Ama daha fazla uzarsa kötü olur gibi hissettimm

Yorumlarınızı eksik etmeyin lütfenn

İyi okumalaaar


'Bize böyle bakmayı kes. Sana neler olduğun anlattık.' Kulağıma Jimin'in yumuşak sesi dolarken hala rüyada olduğumu düşünerek hafifçe hareket ettim. Ne söylediğini anlamıyor olsam da onun sesini daha fazla duyabilmek için bu rüyadan uyanmak istemiyordum.

'Evet, anladım ama yine de onu üzdüğünüzü unutmamı beklemeyin benden. Ancak Jungkook sizi affettiği zaman bakışlarımdan kurtulabilirsiniz.' Mingyu. Rüyamda elbette Mingyu da olacaktı. Hayatımın her anında yanımda olmasını istediğim arkadaşımı da rüyama dahil etmeme şaşırmamıştım. Uykuyla uyanıklık halimden yavaşça sıyrılmaya başladığımda ise kulağıma Taehyung'un sesi ulaşmıştı.

Bu ne güzel bir rüyaydı. Sevdiğim herkes buradaydı resmen.

'Mingyu, haklısın. Gerçekten. Ama ne kadar üzgün olduğumuzu görmüyor musun?
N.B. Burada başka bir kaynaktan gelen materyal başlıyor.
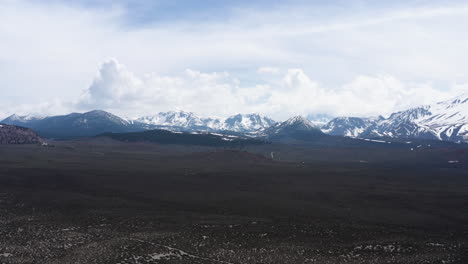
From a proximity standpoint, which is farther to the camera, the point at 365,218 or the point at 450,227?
the point at 365,218

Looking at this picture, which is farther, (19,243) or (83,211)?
(83,211)

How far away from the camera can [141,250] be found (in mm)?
44281

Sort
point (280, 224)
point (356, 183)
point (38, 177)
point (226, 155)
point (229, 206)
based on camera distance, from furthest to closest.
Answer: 1. point (226, 155)
2. point (356, 183)
3. point (38, 177)
4. point (229, 206)
5. point (280, 224)

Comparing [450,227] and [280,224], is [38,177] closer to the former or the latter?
[280,224]

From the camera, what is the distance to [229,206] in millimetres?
70625

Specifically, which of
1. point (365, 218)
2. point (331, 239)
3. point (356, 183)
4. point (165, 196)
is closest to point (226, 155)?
point (356, 183)

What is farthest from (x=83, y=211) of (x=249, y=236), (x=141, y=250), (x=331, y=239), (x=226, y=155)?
(x=226, y=155)

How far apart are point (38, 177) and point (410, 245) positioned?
284ft

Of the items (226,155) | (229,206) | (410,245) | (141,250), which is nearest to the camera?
(141,250)

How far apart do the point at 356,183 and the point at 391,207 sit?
32.8m

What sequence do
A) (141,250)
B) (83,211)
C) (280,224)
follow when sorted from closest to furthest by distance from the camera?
1. (141,250)
2. (280,224)
3. (83,211)

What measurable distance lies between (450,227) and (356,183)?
1872 inches

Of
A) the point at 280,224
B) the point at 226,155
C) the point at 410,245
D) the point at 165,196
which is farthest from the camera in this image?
the point at 226,155

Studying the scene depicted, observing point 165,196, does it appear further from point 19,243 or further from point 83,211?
point 19,243
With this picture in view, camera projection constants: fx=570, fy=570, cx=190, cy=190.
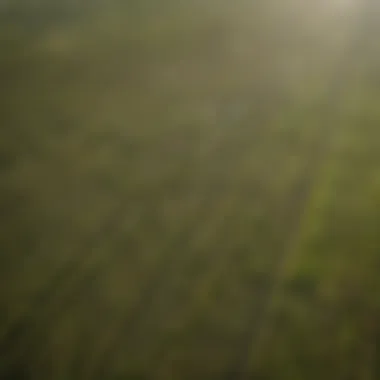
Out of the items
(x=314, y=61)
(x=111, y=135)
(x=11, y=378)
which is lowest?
(x=11, y=378)

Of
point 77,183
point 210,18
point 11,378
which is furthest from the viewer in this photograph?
point 210,18

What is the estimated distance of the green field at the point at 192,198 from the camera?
34cm

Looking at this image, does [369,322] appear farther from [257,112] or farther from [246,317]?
[257,112]

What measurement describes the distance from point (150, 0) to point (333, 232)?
0.46 metres

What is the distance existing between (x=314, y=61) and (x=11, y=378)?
422 millimetres

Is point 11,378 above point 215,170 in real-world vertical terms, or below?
below

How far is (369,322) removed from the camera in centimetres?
35

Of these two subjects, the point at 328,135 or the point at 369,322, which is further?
the point at 328,135

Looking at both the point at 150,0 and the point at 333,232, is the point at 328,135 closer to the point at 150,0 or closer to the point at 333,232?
the point at 333,232

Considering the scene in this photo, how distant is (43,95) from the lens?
56 centimetres

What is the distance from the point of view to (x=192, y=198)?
0.44 m

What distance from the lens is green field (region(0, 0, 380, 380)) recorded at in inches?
13.4

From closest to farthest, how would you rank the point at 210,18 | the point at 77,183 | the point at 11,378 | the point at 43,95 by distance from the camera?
1. the point at 11,378
2. the point at 77,183
3. the point at 43,95
4. the point at 210,18

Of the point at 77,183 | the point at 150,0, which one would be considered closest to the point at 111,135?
the point at 77,183
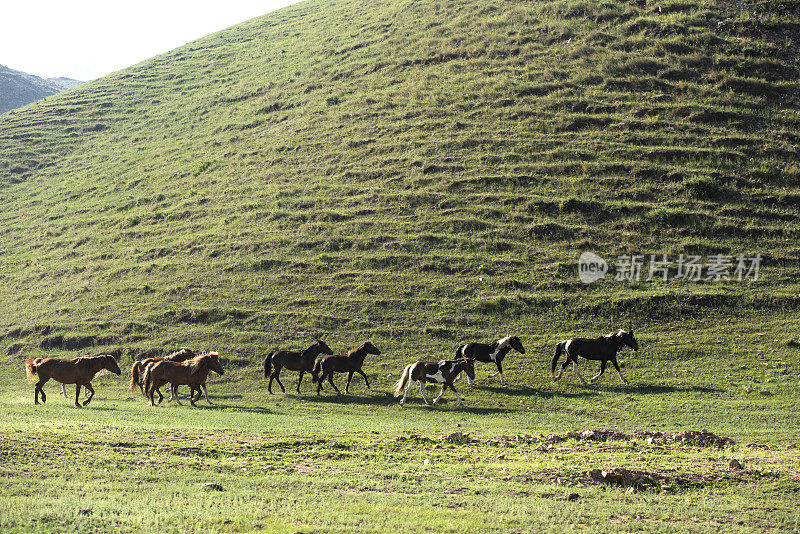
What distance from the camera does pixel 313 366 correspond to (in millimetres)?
28797

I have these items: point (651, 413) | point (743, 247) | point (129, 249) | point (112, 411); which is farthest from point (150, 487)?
point (129, 249)

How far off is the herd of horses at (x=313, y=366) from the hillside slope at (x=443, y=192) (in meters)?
4.53

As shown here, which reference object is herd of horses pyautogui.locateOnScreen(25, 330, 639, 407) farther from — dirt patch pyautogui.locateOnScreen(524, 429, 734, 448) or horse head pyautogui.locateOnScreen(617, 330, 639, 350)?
dirt patch pyautogui.locateOnScreen(524, 429, 734, 448)

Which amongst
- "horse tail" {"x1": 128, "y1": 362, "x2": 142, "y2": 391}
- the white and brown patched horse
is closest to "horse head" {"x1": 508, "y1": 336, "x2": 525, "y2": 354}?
the white and brown patched horse

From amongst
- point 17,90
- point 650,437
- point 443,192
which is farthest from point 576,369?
point 17,90

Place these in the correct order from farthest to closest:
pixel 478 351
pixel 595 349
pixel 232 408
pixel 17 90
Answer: pixel 17 90, pixel 478 351, pixel 595 349, pixel 232 408

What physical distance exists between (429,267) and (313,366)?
13228 millimetres

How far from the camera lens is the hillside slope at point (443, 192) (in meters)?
36.0

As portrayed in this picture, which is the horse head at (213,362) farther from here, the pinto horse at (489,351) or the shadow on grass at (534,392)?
the shadow on grass at (534,392)

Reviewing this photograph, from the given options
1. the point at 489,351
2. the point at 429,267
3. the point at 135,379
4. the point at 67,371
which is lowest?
the point at 135,379

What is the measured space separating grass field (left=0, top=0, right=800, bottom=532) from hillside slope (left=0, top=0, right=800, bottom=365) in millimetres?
260

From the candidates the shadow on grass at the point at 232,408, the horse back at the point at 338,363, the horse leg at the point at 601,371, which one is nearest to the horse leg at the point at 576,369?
the horse leg at the point at 601,371

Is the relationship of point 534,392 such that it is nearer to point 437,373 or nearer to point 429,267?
point 437,373

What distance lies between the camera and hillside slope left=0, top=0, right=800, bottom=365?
36.0 meters
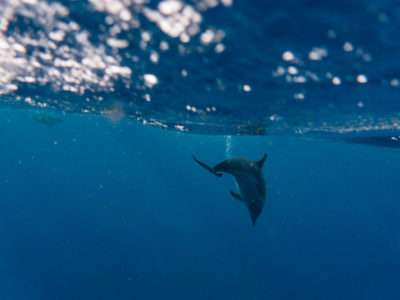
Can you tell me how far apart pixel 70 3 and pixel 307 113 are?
1120cm

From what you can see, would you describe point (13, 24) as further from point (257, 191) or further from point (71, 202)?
point (71, 202)

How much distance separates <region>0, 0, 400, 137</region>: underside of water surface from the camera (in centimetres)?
660

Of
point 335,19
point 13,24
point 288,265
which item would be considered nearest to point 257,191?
point 335,19

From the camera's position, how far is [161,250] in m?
52.7

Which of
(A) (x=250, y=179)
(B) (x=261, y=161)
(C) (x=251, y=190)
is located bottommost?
(C) (x=251, y=190)

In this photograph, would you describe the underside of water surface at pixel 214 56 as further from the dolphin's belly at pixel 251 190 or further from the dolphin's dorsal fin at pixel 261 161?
the dolphin's belly at pixel 251 190

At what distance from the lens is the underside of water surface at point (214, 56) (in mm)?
6602

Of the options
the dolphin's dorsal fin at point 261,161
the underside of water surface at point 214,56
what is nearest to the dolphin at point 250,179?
the dolphin's dorsal fin at point 261,161

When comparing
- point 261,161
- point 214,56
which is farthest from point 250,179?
point 214,56

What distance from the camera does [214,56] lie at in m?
8.95

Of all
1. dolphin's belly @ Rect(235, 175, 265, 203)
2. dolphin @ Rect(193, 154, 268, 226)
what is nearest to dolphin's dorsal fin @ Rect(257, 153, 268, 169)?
dolphin @ Rect(193, 154, 268, 226)

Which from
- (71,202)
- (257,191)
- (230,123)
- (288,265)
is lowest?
(288,265)

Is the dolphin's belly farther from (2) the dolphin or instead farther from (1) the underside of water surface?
(1) the underside of water surface

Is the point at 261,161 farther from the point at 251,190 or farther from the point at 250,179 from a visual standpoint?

Ne olur bize birazcık yardımcı olsan.' Buradalardı.

Uyanıp yatakta oturur hale geldiğimde hafif açık kapımın ardından geliyordu sesleri. Jimin ve Taehyung buradaydı. Ağrıyan başımı ovalayan ellerim duraksadığında boş midem heyecanla kasılmıştı. Onları öyle özlemiştim ki beni üzdükleri için onlara tavır almadan önce gidip sarılmak istiyordum. Yapacağımdan değildi tabii. Öyle ki böyle bir şey yapsam Mingyu başta onları olmak üzere üçümüzü de bir güzel dövebilirdi.

'Yardımcı olurum Taehyung. Sizi ne kadar desteklediğimi biliyorsunuz. Ama anlayacaksınız. Jungkook'un nasıl olduğunu gördüğünüzde size neden bu kadar kızdığımı anlayacaksınız.' Mingyu'nun yumuşak çıkan sesiyle şaşırarak yavaşça yataktan çıktım. Neyi kaçırmıştım?
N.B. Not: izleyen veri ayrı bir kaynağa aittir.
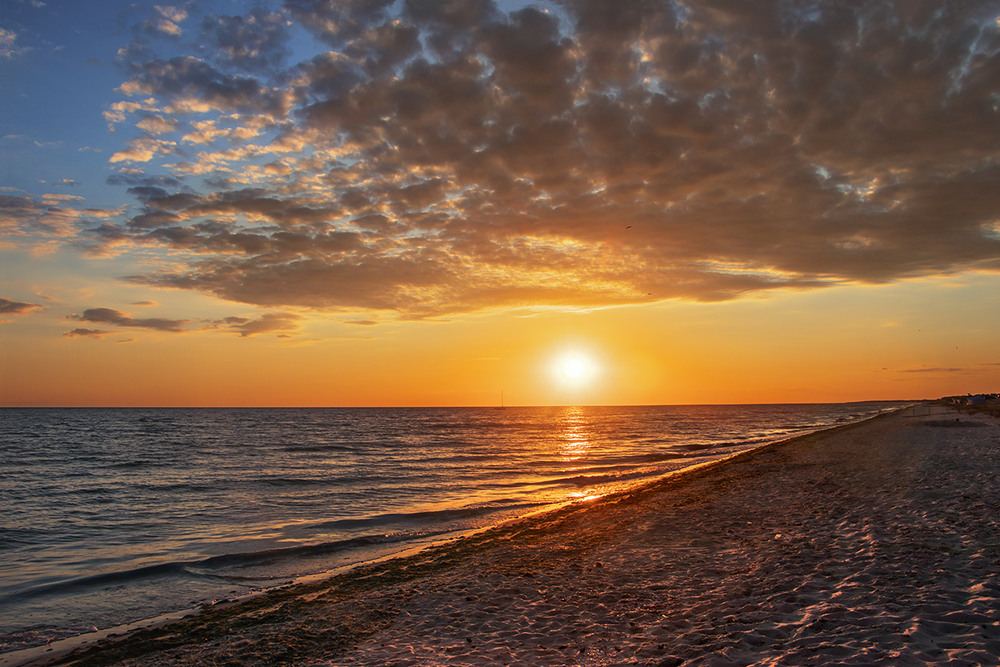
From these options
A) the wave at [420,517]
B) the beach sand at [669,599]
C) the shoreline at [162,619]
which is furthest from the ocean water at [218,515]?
the beach sand at [669,599]

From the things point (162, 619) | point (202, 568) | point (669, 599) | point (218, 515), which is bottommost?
point (218, 515)

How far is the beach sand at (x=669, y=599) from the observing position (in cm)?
722

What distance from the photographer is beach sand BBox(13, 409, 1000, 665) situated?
23.7 feet

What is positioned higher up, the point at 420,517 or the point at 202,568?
the point at 202,568

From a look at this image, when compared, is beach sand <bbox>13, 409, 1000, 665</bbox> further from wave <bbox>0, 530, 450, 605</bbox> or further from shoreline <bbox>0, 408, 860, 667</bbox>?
wave <bbox>0, 530, 450, 605</bbox>

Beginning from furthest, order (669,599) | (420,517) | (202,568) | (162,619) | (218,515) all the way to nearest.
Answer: (218,515)
(420,517)
(202,568)
(162,619)
(669,599)

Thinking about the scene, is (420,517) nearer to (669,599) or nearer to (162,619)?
(162,619)

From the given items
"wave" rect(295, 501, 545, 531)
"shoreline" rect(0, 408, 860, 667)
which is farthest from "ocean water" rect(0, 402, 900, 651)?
"shoreline" rect(0, 408, 860, 667)

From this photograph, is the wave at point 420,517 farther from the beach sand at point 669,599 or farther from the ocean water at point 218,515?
the beach sand at point 669,599

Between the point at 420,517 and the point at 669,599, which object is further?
the point at 420,517

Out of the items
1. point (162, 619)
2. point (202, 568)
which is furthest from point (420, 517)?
point (162, 619)

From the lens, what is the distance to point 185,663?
833cm

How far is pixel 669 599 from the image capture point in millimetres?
9328

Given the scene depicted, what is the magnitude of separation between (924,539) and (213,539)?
18475 millimetres
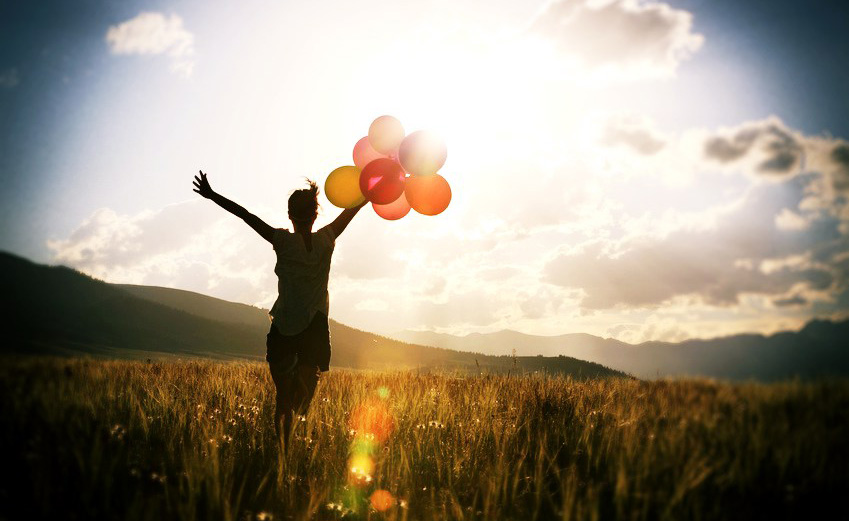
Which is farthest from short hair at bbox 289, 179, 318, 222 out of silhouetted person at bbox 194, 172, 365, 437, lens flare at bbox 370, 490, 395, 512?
lens flare at bbox 370, 490, 395, 512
En son onlar hakkında konuştuğundaki ses tonu oldukça farklıydı. Küfürler havada uçuşur ve bizi desteklediği her an için oldukça pişman olduğunu söylerdi. Şimdi ise oldukça ılımlı sayılırdı. Bir kere karşısında olmalarına rağmen herhangi bir kavga çıkmaması bile gerçekten bir şeyleri kaçırdığımı gösteriyordu. Mingyu'nun normalde kendini tutaması pek mümkün değildi.

'Günaydın.' Salak gibiydim. İki gündür uzak durduğum sevgililerime-hala öyle miyiz bilmiyor olsam da- ilk söylediğim şey bu muydu? Üstelik hala oldukça mutsuzdum. Her ne kadar evime gelseler de onları affetmiş değildim. Kalbimi kırmış oldukları bir gerçekti ve bu kalp kırıklığı yalnızca bu şekilde geçmezdi. Geçmemeliydi.

'Günaydın, hayatım.' Mingyu beni gördüğü gibi ayağa kalkıp yanıma gelmişti. Sanki kendim yürüyemezmişim gibi destekleyerek tam olarak onların karşısında kalan koltuğa oturttuğunda sessizce onu takip ettim. Berbat haldeydim ve bunu onlara göstermekten çekinmiyordum. Benim bu hale gelmeme onlar sebep olmuştu nasılsa.

'Jungkook-' Jimin seslendiğinde ona döndüm. Gözleri her bir zerremi turluyor yüzüme geldiğinde uzunca orada oyalanıyordu. Diyecek sözü yokmuş gibiydi. Ya da şimdi beni böyle dikkatle izlerken söyleyemiyordu.

'Nasılsın?' Taehyung kısık sesiyle konuştuğunda bu sefer ona baktım. Her ikisinin gözü de kızarmış olsa da perişanlıkta benim ulaştığım noktaya henüz ulaşamamışlardı. Nasıl olsa ikisinin yoğun öfkesine ve hayal kırıklığına maruz kalan bendim.